→ Extrait étudié:

····················

Même s’il était porteur d’un message personnel de Sankara, Kadhafi avait refusé de le recevoir. Et le ministre de rentrer à Ouagadougou par un vol régulier, l’avion dont il avait bénéficié à l’aller lui ayant été refusé au retour…

« Quand on est arrivés, Kadhafi n’était pas content, effectivement » Mohamed Al-Madani Al-Azhari, ancien ambassadeur de Libye à Ouagadougou
 Selon les français, les relations entre les deux Jamahiriya butent, entre autres, sur la construction d’une base militaire libyenne à Pô, près de la frontière avec le Ghana. Auprès de Sankara, Kadhafi se fait insistant. Mais le « bouillant capitaine », malgré son surnom, ne voit pas une telle base d’un bon œil, lui qui espère jouer le rôle de médiateur dans le conflit qui oppose, au Tchad, la Libye et la France. 30 ans plus tard, joint par RFI, l’ancien ambassadeur de Libye à Ouagadougou pendant la révolution sankariste, Mohamed Al-Madani Al-Azhari dément l’existence d’un tel projet.

····················

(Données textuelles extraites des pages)

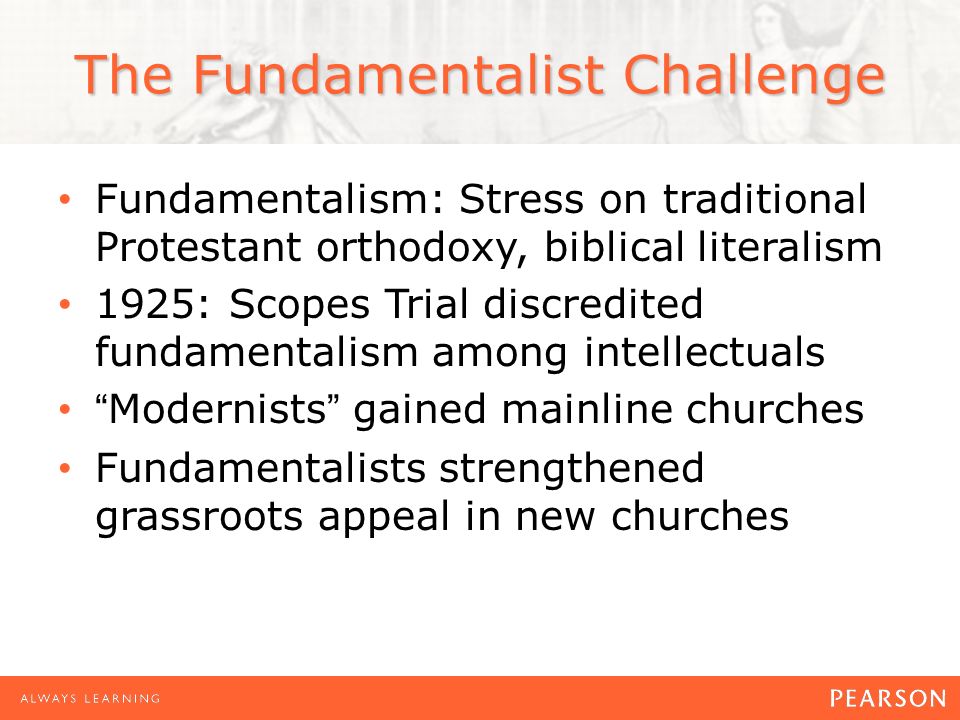 The Fundamentalist Challenge

• Fundamentalism: Stress on traditional Protestant orthodoxy, biblical literalism
• 1925: Scopes Trial discredited fundamentalism among intellectuals
• “Modernists” gained mainline churches
• Fundamentalists strengthened grassroots appeal in new churches

ALWAYS LEARNING
PEARSON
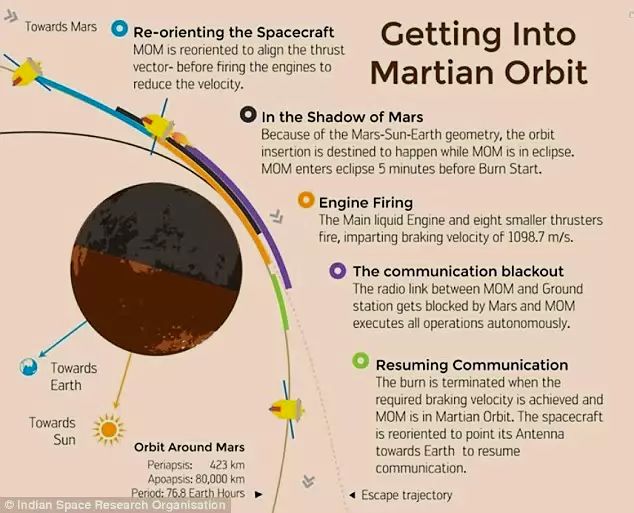 Getting Into Martian Orbit

Towards Mars

Re-orienting the Spacecraft
MOM is reoriented to align the thrust vector- before firing the engines to reduce the velocity.

In the Shadow of Mars
Because of the Mars-Sun-Earth geometry, the orbit insertion is destined to happen while MOM is in eclipse. MOM enters eclipse 5 minutes before Burn Start.

Engine Firing
The Main liquid Engine and eight smaller thrusters fire, imparting braking velocity of 1098.7 m/s.

The communication blackout
The radio link between MOM and Ground station gets blocked by Mars and MOM executes all operations autonomously.

Resuming Communication
The burn is terminated when the required braking velocity is achieved and MOM is in Martian Orbit. The spacecraft is reoriented to point its Antenna towards Earth to resume communication.

Towards Earth

Towards Sun

Orbit Around Mars
Periapsis: 423 km
Apoapsis: 80,000 km
Period: 76.8 Earth Hours

Escape trajectory

© Indian Space Research Organisation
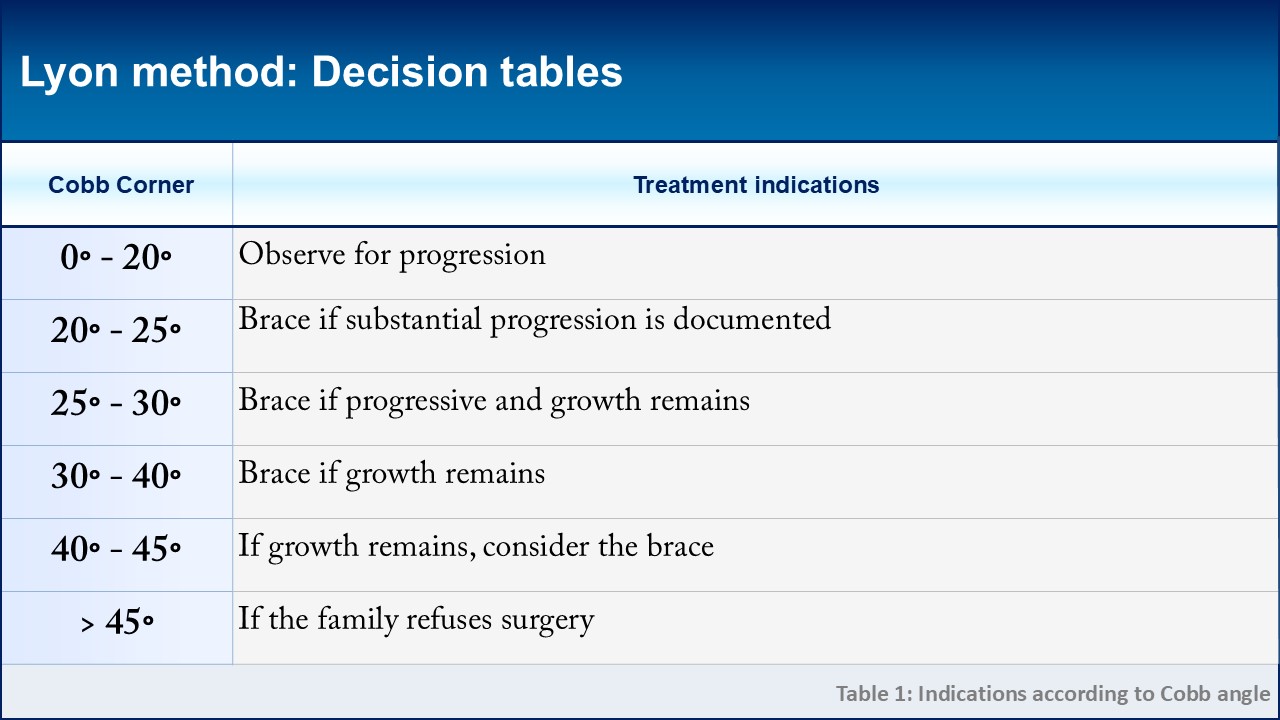 Lyon method: Decision tables

| Cobb Corner | Treatment indications |
|---|---|
| 0° - 20° | Observe for progression |
| 20° - 25° | Brace if substantial progression is documented |
| 25° - 30° | Brace if progressive and growth remains |
| 30° - 40° | Brace if growth remains |
| 40° - 45° | If growth remains, consider the brace |
| > 45° | If the family refuses surgery |

Table 1: Indications according to Cobb angle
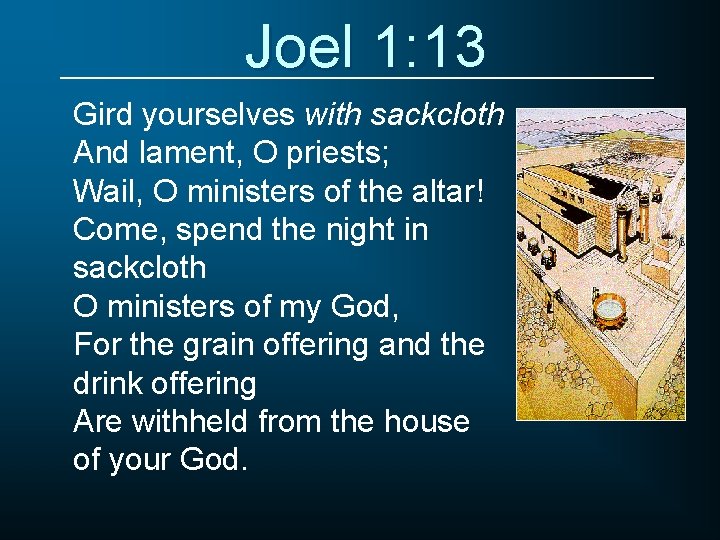 Joel 1:13

Gird yourselves with sackcloth
And lament, O priests;
Wail, O ministers of the altar!
Come, spend the night in sackcloth
O ministers of my God,
For the grain offering and the drink offering
Are withheld from the house of your God.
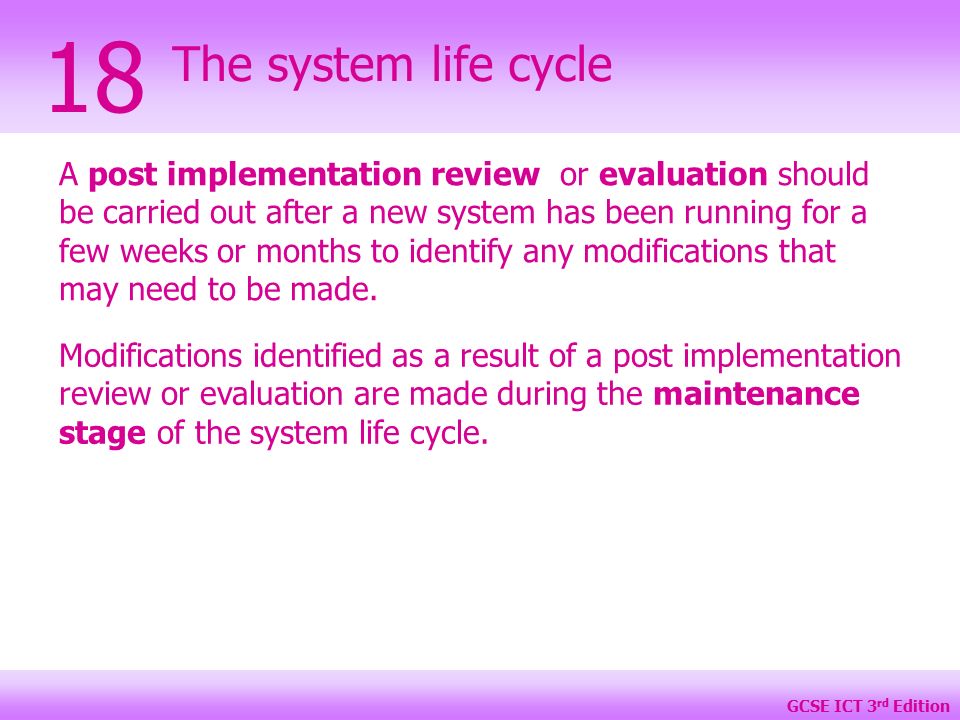 18 The system life cycle

A post implementation review or evaluation should be carried out after a new system has been running for a few weeks or months to identify any modifications that may need to be made.

Modifications identified as a result of a post implementation review or evaluation are made during the maintenance stage of the system life cycle.

GCSE ICT 3rd Edition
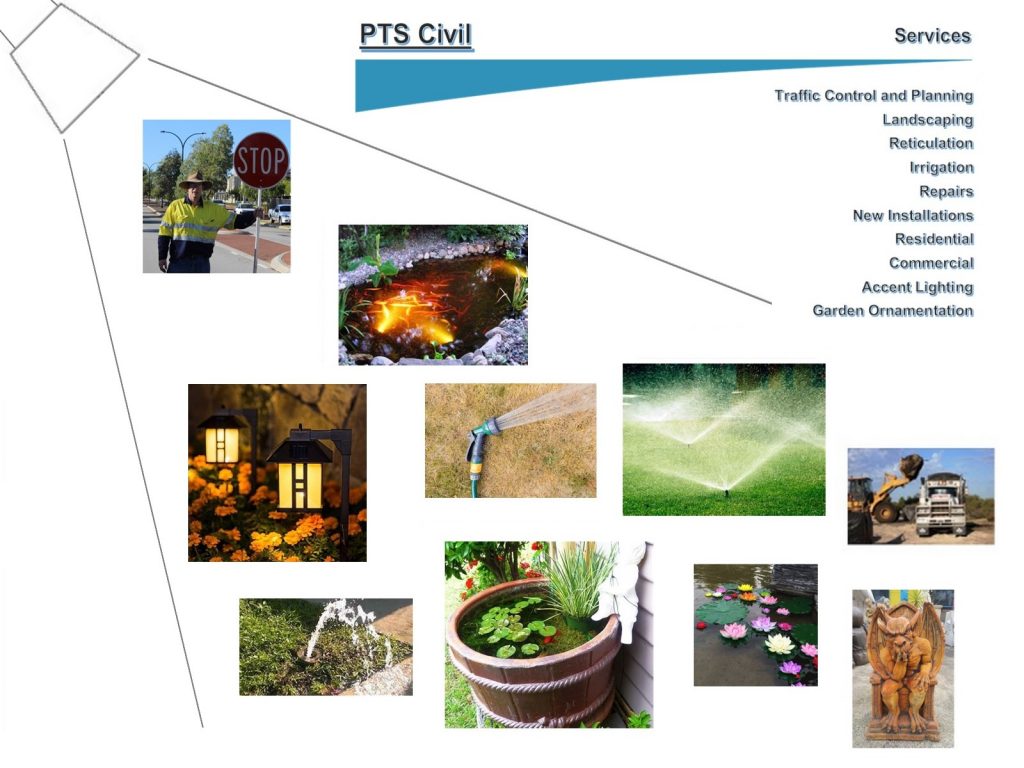 PTS Civil

Services

Traffic Control and Planning
Landscaping
Reticulation
Irrigation
Repairs
New Installations
Residential
Commercial
Accent Lighting
Garden Ornamentation

STOP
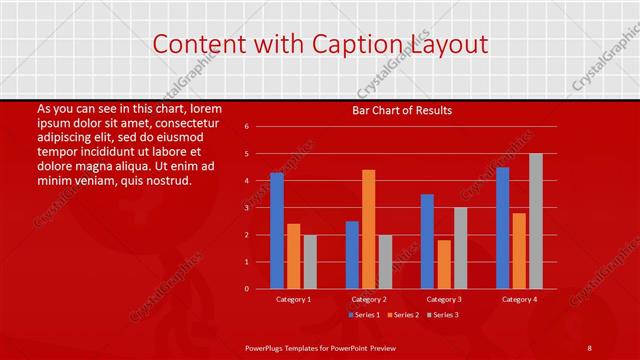 Content with Caption Layout

As you can see in this chart, lorem ipsum dolor sit amet, consectetur adipiscing elit, sed do eiusmod tempor incididunt ut labore et dolore magna aliqua. Ut enim ad minim veniam, quis nostrud.

Bar Chart of Results

6
5
4
3
2
1
0

Category 1
Category 2
Category 3
Category 4

Series 1 Series 2 Series 3

CrystalGraphics

PowerPlugs Templates for PowerPoint Preview

8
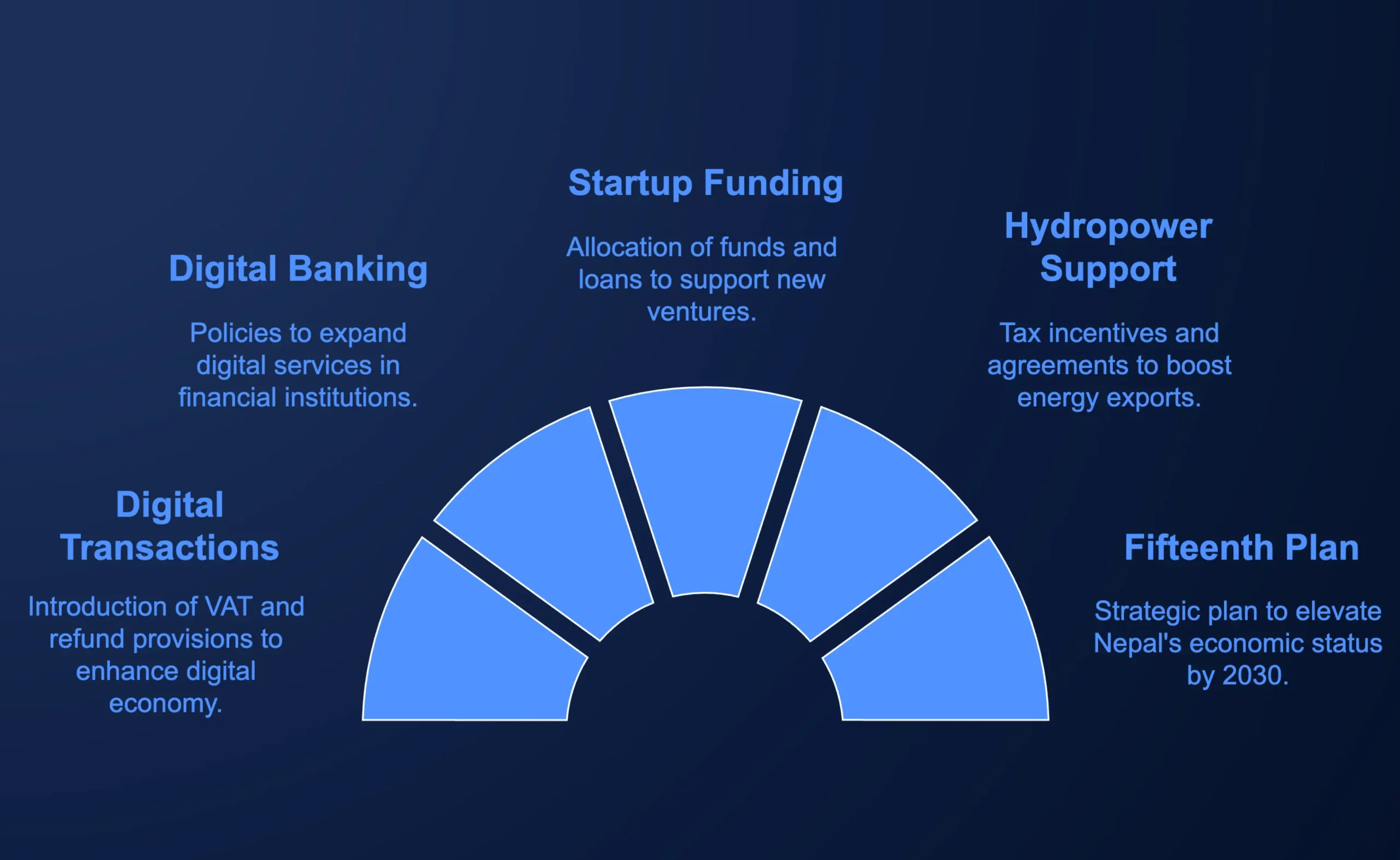 Digital Transactions

Introduction of VAT and refund provisions to enhance digital economy.

Digital Banking

Policies to expand digital services in financial institutions.

Startup Funding

Allocation of funds and loans to support new ventures.

Hydropower Support

Tax incentives and agreements to boost energy exports.

Fifteenth Plan

Strategic plan to elevate Nepal's economic status by 2030.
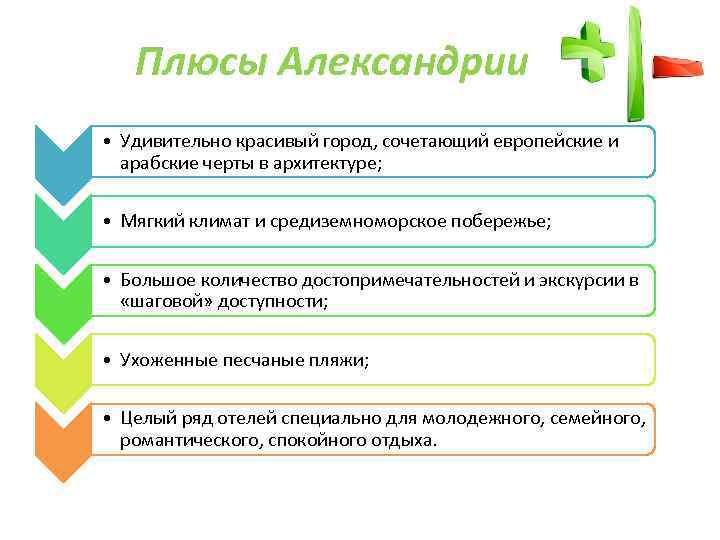 Плюсы Александрии

• Удивительно красивый город, сочетающий европейские и арабские черты в архитектуре;

• Мягкий климат и средиземноморское побережье;

• Большое количество достопримечательностей и экскурсии в «шаговой» доступности;

• Ухоженные песчаные пляжи;

• Целый ряд отелей специально для молодежного, семейного, романтического, спокойного отдыха.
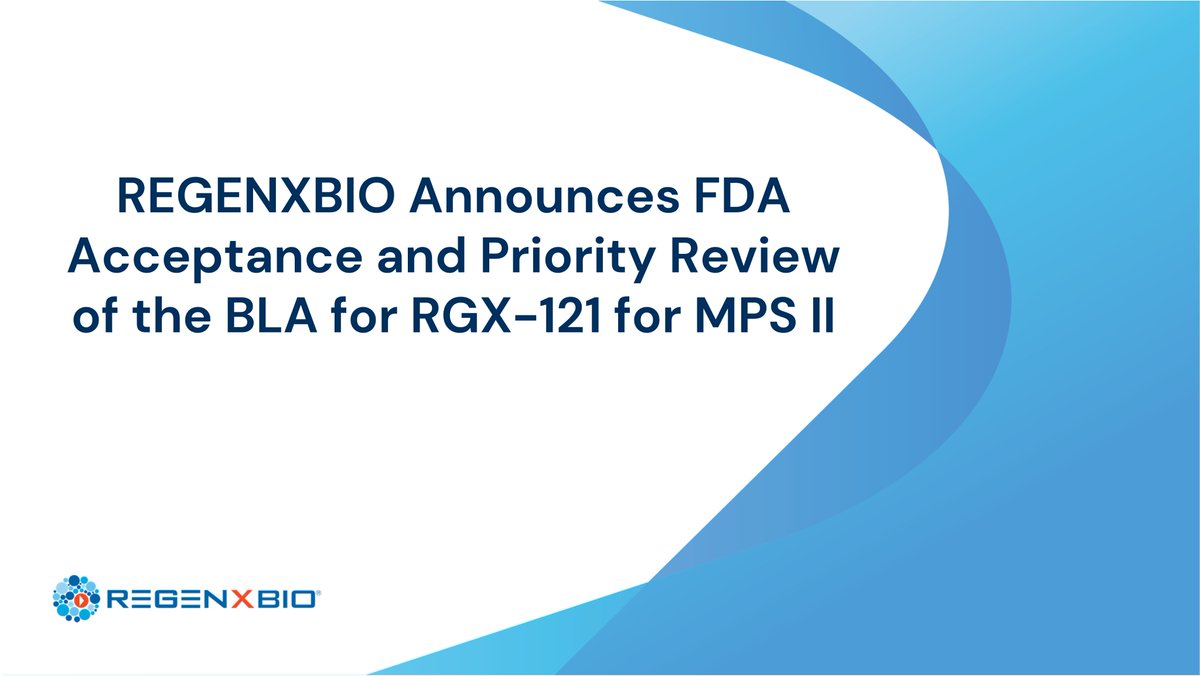 REGENXBIO Announces FDA Acceptance and Priority Review of the BLA for RGX-121 for MPS II

REGENXBIO®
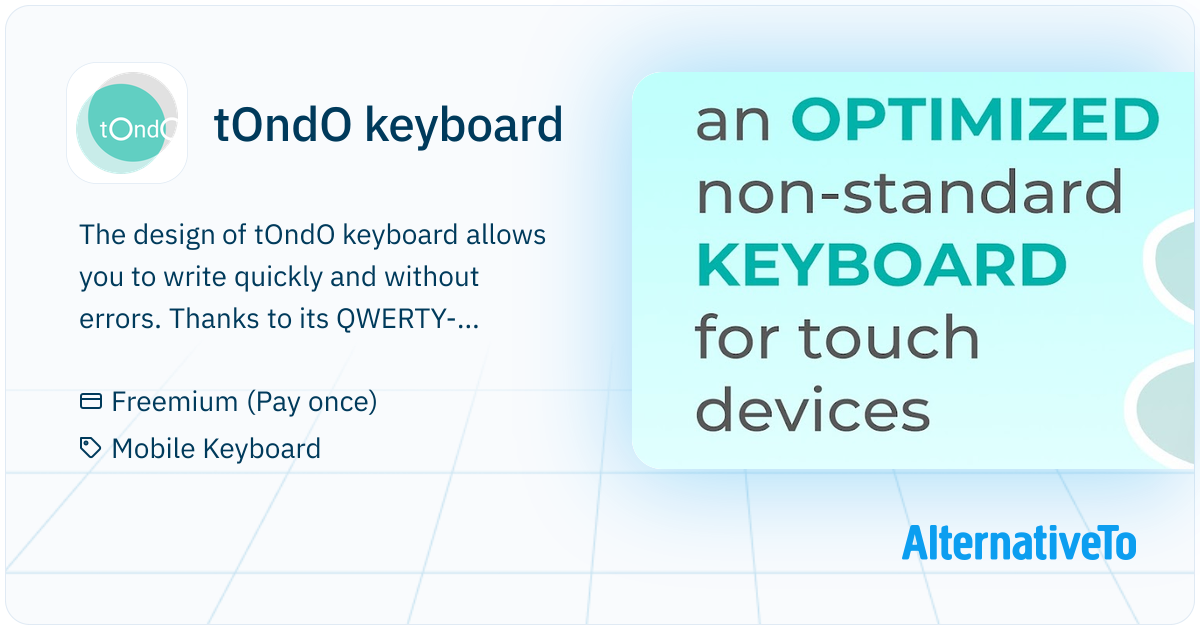 tOndO

tOndO keyboard

The design of tOndO keyboard allows you to write quickly and without errors. Thanks to its QWERTY-...

Freemium (Pay once)

Mobile Keyboard

an OPTIMIZED non-standard KEYBOARD for touch devices

AlternativeTo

····················

→ Consignes:
A) Relevez tous les noms de pays cités dans l'extrait sur Sankara et Kadhafi.
B) Poursuivez l'extrait sur Sankara et Kadhafi à partir de sa dernière phrase.

→ Corrigé:
A) Ghana, Tchad, Libye, France

B)
« La Libye n’a jamais demandé à créer une base au Burkina-Faso » Mohamed Al-Madani Al-Azhari, ancien ambassadeur de Libye à Ouagadougou
 

Kadhafi : ami ou ennemi de Sankara ?

Au Quai d’Orsay, les relations Tripoli-Ouagadougou font l’objet de télégrammes contradictoires. 

Aux yeux de l’ambassadeur Alain Deschamps, qui arrive à Ouagadougou quelques semaines avant l’assassinat de Sankara, ce dernier a pu compter sur le soutien de Kadhafi jusqu’au bout. Car Tripoli devait jouer un rôle de premier plan dans la « purge » que Sankara avait l’intention de lancer contre ses frères d’armes. 

À Ouagadougou, cette thèse est propagée par le capitaine Arsène Bongnessan Ye, porte-parole du Front populaire, qui vient de prendre le pouvoir : le capitaine Compaoré a renversé le président du Faso pour éviter d’être lui-même assassiné par Sankara avec le soutien de la Libye. 

S’appuyant sur une seconde source (non identifiée), l’ambassadeur rapporte que rien de moins qu’un « massacre » des adversaires politiques du président Sankara était prévu. Un Boeing, transportant près de 200 commandos de la garde personnelle de Kadhafi, était même attendu à Ouagadougou, la veille de l’assassinat de Sankara, pour prêter main-forte à ce dernier, ajoute le diplomate.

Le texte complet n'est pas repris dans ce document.